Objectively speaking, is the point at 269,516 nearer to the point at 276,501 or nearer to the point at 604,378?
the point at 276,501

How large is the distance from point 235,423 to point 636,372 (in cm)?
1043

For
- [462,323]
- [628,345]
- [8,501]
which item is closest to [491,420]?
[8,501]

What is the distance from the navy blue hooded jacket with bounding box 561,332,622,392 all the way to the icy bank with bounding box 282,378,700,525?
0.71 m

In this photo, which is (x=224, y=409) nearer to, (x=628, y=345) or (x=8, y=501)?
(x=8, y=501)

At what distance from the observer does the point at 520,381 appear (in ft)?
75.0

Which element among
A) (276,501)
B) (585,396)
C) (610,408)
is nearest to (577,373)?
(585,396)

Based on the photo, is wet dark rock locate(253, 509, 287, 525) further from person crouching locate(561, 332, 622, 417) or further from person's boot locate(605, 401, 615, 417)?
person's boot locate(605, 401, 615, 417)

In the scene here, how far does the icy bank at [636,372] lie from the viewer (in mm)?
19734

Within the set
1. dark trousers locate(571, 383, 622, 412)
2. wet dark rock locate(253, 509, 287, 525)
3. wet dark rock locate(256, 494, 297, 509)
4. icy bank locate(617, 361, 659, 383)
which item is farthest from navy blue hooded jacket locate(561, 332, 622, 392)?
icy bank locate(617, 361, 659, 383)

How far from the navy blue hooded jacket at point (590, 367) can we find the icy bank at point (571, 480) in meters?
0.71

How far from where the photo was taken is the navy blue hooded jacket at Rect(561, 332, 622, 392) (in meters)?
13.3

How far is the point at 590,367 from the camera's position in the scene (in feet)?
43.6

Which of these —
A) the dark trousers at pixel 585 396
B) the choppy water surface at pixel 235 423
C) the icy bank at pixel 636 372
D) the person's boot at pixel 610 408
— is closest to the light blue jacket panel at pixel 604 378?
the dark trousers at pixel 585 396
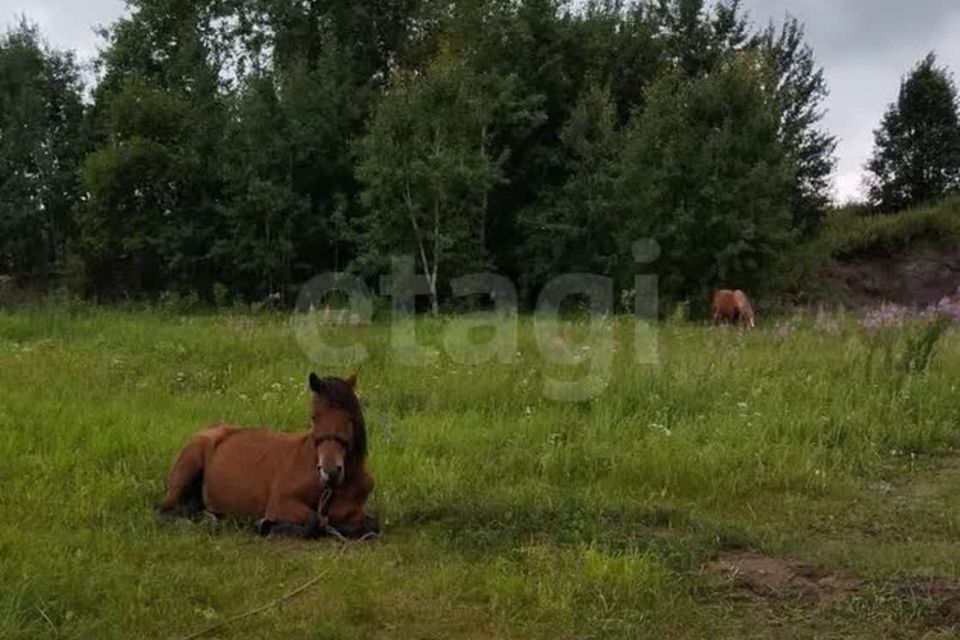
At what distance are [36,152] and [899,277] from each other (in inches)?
984

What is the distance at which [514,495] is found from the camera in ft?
20.2

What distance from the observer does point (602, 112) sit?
24.4 m

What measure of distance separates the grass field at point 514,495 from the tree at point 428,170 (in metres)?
10.4

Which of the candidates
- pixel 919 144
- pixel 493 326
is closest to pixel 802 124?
pixel 919 144

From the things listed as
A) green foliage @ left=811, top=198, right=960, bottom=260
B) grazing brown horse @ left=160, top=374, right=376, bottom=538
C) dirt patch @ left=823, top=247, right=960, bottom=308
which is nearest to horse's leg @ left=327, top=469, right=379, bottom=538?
grazing brown horse @ left=160, top=374, right=376, bottom=538

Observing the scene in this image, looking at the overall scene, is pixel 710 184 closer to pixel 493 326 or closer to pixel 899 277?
pixel 899 277

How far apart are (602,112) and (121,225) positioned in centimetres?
1316

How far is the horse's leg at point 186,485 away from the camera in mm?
5754

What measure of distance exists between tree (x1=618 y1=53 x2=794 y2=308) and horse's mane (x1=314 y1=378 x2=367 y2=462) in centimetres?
Result: 1683

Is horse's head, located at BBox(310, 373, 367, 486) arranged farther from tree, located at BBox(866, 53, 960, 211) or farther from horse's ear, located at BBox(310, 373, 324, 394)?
tree, located at BBox(866, 53, 960, 211)

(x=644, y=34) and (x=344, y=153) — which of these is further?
(x=644, y=34)

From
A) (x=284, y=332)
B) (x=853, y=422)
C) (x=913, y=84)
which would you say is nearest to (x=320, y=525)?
(x=853, y=422)

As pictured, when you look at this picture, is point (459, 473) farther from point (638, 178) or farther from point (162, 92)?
point (162, 92)

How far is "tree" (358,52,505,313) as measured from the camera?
2167 centimetres
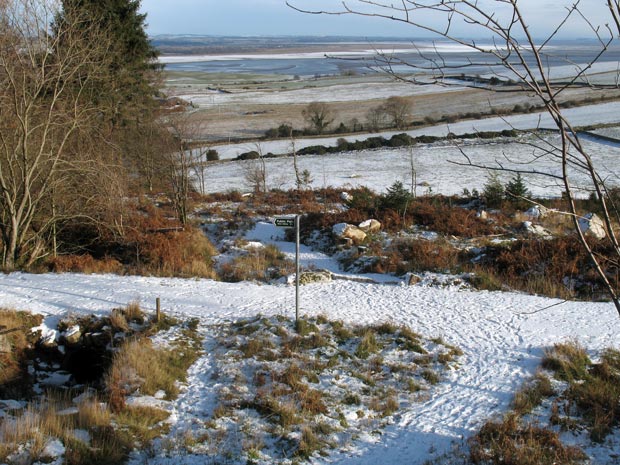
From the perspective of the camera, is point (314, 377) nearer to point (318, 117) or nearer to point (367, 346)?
point (367, 346)

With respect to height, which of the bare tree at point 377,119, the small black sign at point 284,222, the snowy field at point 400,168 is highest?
→ the bare tree at point 377,119

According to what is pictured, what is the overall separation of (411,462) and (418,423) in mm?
874

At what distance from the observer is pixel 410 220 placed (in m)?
17.8

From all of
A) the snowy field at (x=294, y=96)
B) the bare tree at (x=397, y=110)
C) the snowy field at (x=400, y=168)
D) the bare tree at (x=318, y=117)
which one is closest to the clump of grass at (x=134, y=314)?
the snowy field at (x=400, y=168)

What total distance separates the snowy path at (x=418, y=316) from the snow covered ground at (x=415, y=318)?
0.02 metres

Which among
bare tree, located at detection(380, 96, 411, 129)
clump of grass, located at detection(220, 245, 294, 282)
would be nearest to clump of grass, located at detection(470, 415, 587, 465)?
clump of grass, located at detection(220, 245, 294, 282)

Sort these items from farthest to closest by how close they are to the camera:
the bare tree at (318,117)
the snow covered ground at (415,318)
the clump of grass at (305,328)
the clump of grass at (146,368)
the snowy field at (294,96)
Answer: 1. the snowy field at (294,96)
2. the bare tree at (318,117)
3. the clump of grass at (305,328)
4. the clump of grass at (146,368)
5. the snow covered ground at (415,318)

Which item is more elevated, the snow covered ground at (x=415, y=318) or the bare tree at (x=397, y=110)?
the bare tree at (x=397, y=110)

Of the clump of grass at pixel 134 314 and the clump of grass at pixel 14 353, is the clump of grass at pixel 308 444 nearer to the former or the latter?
the clump of grass at pixel 14 353

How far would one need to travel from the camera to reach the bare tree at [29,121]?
1264cm

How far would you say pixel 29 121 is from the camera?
45.5 feet

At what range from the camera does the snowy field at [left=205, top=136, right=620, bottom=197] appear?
2888 cm

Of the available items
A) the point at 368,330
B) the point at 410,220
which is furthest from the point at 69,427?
the point at 410,220

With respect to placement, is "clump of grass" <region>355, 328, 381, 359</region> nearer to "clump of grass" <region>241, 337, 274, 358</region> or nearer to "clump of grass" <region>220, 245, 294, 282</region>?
"clump of grass" <region>241, 337, 274, 358</region>
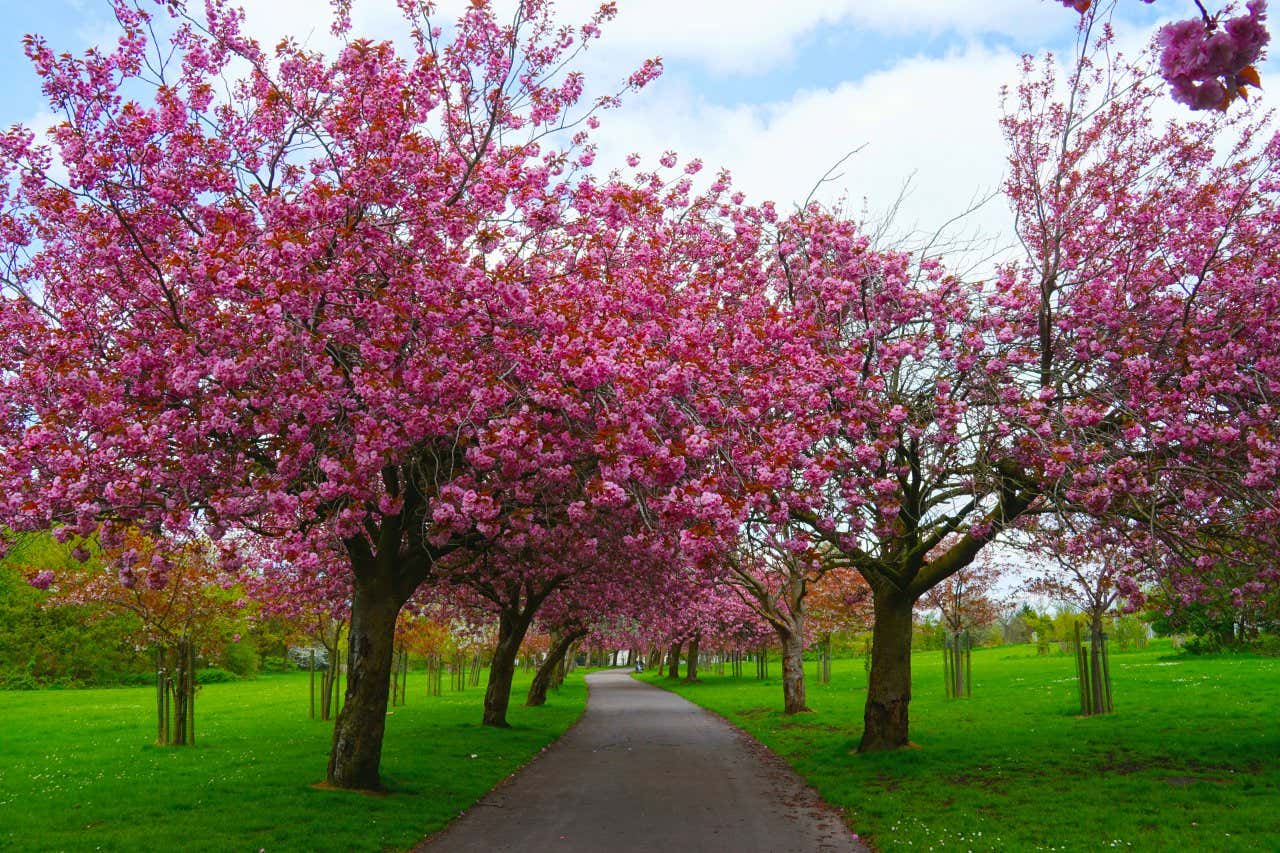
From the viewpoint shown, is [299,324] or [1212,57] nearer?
[1212,57]

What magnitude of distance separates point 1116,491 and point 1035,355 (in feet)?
Answer: 11.6

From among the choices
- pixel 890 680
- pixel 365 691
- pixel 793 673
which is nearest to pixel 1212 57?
pixel 365 691

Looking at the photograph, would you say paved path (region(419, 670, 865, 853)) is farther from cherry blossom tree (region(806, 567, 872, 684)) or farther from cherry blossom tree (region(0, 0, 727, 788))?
cherry blossom tree (region(806, 567, 872, 684))

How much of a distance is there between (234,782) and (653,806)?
6.41 m

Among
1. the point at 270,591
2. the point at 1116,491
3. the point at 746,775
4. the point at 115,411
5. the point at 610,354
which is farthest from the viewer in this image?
the point at 270,591

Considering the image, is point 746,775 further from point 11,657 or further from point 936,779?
point 11,657

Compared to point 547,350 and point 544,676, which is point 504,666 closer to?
point 544,676

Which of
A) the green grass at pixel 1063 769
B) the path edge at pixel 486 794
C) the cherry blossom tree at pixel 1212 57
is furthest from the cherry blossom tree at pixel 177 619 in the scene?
the cherry blossom tree at pixel 1212 57

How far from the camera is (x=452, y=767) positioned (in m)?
14.4

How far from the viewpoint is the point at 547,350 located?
31.0ft

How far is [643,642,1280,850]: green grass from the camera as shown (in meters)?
8.97

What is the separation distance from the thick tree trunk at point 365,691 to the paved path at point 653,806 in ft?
6.08

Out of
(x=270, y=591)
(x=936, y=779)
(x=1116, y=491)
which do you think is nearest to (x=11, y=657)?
(x=270, y=591)

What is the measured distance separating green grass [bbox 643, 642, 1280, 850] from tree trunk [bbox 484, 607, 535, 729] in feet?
22.5
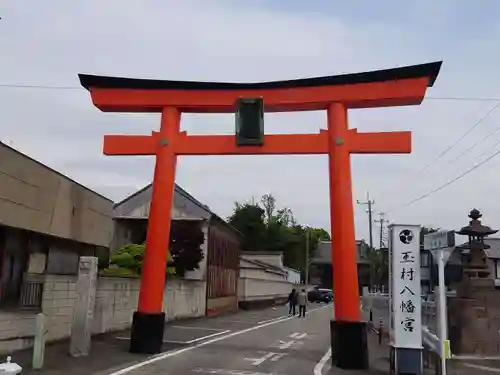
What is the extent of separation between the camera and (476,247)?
14.1 meters

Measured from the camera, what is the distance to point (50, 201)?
13852mm

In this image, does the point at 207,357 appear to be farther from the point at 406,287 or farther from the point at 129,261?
the point at 129,261

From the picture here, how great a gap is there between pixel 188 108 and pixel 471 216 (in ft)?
25.8

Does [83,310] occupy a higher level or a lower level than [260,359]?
higher

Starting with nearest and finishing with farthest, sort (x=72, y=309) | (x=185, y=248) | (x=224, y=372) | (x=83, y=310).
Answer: (x=224, y=372)
(x=83, y=310)
(x=72, y=309)
(x=185, y=248)

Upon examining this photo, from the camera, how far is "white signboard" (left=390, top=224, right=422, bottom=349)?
11.0 m

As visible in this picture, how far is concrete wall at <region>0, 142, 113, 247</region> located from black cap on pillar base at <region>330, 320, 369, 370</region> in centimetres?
742

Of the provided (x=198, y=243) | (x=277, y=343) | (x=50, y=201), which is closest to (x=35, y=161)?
(x=50, y=201)

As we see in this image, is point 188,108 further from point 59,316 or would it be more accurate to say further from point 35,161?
point 59,316

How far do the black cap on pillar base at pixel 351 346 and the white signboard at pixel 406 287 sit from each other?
1.64 m

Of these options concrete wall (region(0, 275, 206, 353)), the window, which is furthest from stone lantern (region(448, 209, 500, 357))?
concrete wall (region(0, 275, 206, 353))

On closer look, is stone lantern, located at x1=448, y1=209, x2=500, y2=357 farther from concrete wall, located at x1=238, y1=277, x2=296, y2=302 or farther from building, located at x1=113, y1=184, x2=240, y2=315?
concrete wall, located at x1=238, y1=277, x2=296, y2=302

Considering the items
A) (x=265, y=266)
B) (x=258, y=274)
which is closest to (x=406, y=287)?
(x=258, y=274)

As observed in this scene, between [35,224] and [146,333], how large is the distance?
3708 millimetres
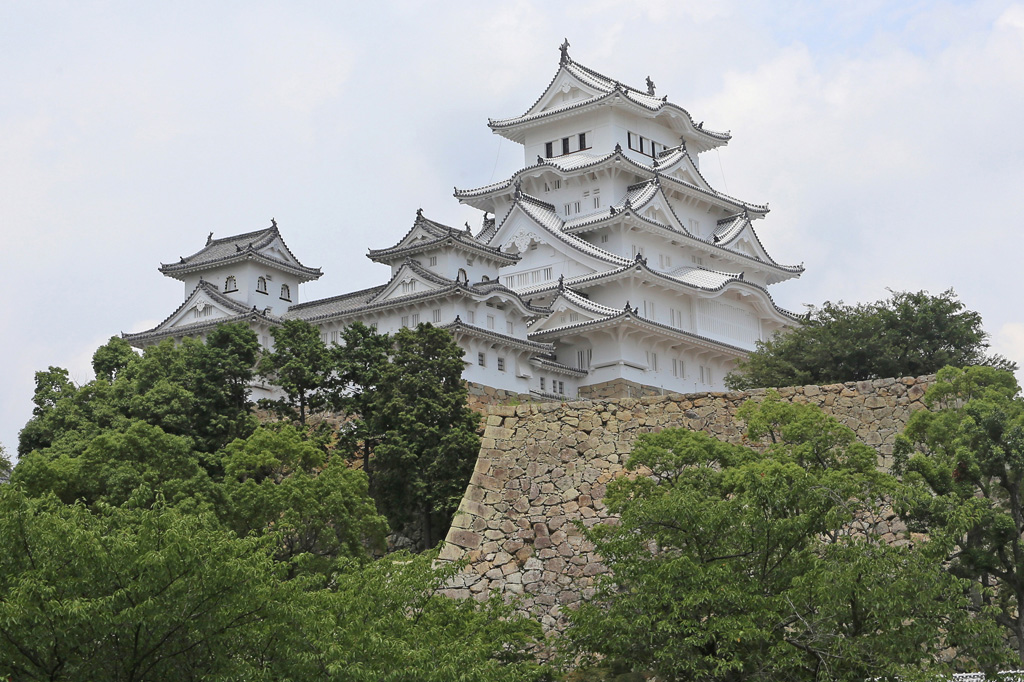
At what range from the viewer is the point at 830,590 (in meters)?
16.4

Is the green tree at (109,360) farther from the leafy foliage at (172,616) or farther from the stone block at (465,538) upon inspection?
the leafy foliage at (172,616)

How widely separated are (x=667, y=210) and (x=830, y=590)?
30745 mm

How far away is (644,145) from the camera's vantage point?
50.2 m

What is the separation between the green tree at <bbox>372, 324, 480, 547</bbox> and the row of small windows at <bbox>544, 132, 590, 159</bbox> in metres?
23.5

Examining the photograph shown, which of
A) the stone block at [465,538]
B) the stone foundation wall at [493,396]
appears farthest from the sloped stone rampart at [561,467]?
the stone foundation wall at [493,396]

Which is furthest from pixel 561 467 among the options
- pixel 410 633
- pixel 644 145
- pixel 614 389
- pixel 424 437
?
pixel 644 145

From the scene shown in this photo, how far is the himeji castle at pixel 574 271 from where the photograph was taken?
38344 millimetres

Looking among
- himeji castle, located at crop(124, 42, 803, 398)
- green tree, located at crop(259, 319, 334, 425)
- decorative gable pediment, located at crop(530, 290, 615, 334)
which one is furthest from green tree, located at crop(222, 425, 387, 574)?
decorative gable pediment, located at crop(530, 290, 615, 334)

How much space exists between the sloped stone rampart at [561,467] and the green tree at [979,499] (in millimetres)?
4659

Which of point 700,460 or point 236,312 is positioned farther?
point 236,312

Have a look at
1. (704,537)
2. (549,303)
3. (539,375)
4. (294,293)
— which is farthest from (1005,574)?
(294,293)

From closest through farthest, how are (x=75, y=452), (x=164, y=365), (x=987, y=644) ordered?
(x=987, y=644) → (x=75, y=452) → (x=164, y=365)

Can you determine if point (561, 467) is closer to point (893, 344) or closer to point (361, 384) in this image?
point (361, 384)

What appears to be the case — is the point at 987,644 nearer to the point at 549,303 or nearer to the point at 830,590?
the point at 830,590
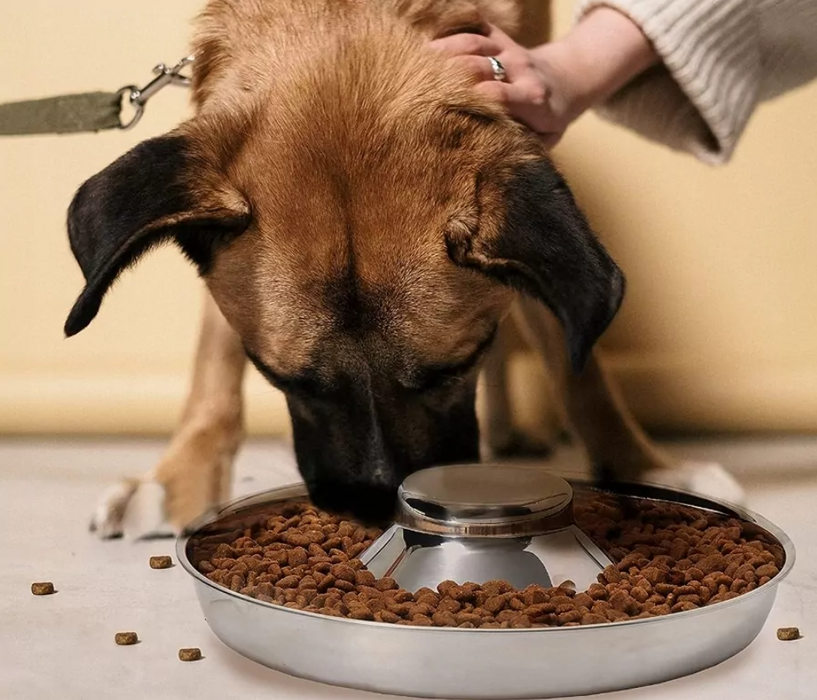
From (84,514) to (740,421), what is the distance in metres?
1.66

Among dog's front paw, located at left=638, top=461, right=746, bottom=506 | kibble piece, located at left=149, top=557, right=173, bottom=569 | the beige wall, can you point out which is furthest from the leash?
dog's front paw, located at left=638, top=461, right=746, bottom=506

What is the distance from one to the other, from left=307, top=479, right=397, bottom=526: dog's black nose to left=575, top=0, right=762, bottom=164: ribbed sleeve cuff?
35.9 inches

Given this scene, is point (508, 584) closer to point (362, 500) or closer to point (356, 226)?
point (362, 500)

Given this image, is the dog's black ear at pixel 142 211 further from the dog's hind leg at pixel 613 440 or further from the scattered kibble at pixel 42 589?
the dog's hind leg at pixel 613 440

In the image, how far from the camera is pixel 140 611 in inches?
62.6

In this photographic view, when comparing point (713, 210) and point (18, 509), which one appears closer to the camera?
point (18, 509)

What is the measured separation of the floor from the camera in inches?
51.2

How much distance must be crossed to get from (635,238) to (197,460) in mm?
1454

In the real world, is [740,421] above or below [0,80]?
below

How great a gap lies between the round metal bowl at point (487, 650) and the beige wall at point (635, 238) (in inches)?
64.2

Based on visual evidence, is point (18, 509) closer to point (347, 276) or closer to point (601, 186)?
point (347, 276)

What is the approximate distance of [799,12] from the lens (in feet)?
6.72

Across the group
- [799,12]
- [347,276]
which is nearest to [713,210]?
[799,12]

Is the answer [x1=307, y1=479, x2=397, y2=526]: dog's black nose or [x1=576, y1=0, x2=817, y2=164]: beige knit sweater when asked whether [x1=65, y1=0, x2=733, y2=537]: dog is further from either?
[x1=576, y1=0, x2=817, y2=164]: beige knit sweater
..............................
■ Problem to solve
Output an exact copy of the lines beginning at the one that holds "In the real" and running through the final line of the records.

■ Result of this exercise
In the real world, is [740,421] above or below [0,80]?
below

How great a gap lies between the round metal bowl at point (487, 650) and the beige wall at point (635, 238) (in inches)?
64.2

Based on visual evidence, is point (18, 509) closer to point (347, 276) or closer to point (601, 186)?
point (347, 276)

What is the approximate distance of [799,12] from the lens (in feet)?
6.72

Across the group
- [799,12]
- [347,276]
which is nearest to [713,210]?
[799,12]

Is the answer [x1=307, y1=479, x2=397, y2=526]: dog's black nose or [x1=576, y1=0, x2=817, y2=164]: beige knit sweater when asked whether [x1=65, y1=0, x2=733, y2=537]: dog is further from either?
[x1=576, y1=0, x2=817, y2=164]: beige knit sweater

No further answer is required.